**CHALLENGE:** Turn the lines of the material below into a numbered list, one line per item, leaving out blank lines and the pictures.

**RECORDED DATA:**
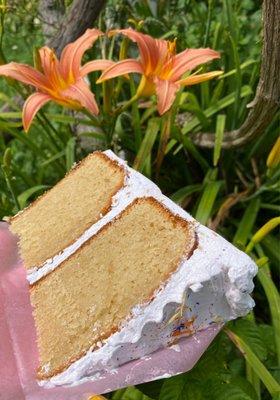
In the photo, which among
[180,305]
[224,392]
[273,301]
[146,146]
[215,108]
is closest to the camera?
[180,305]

**IN RESPONSE:**
1. In the photo, which among
2. [180,305]
3. [224,392]
4. [273,301]
5. [146,146]
6. [215,108]
7. is closest to the camera?
8. [180,305]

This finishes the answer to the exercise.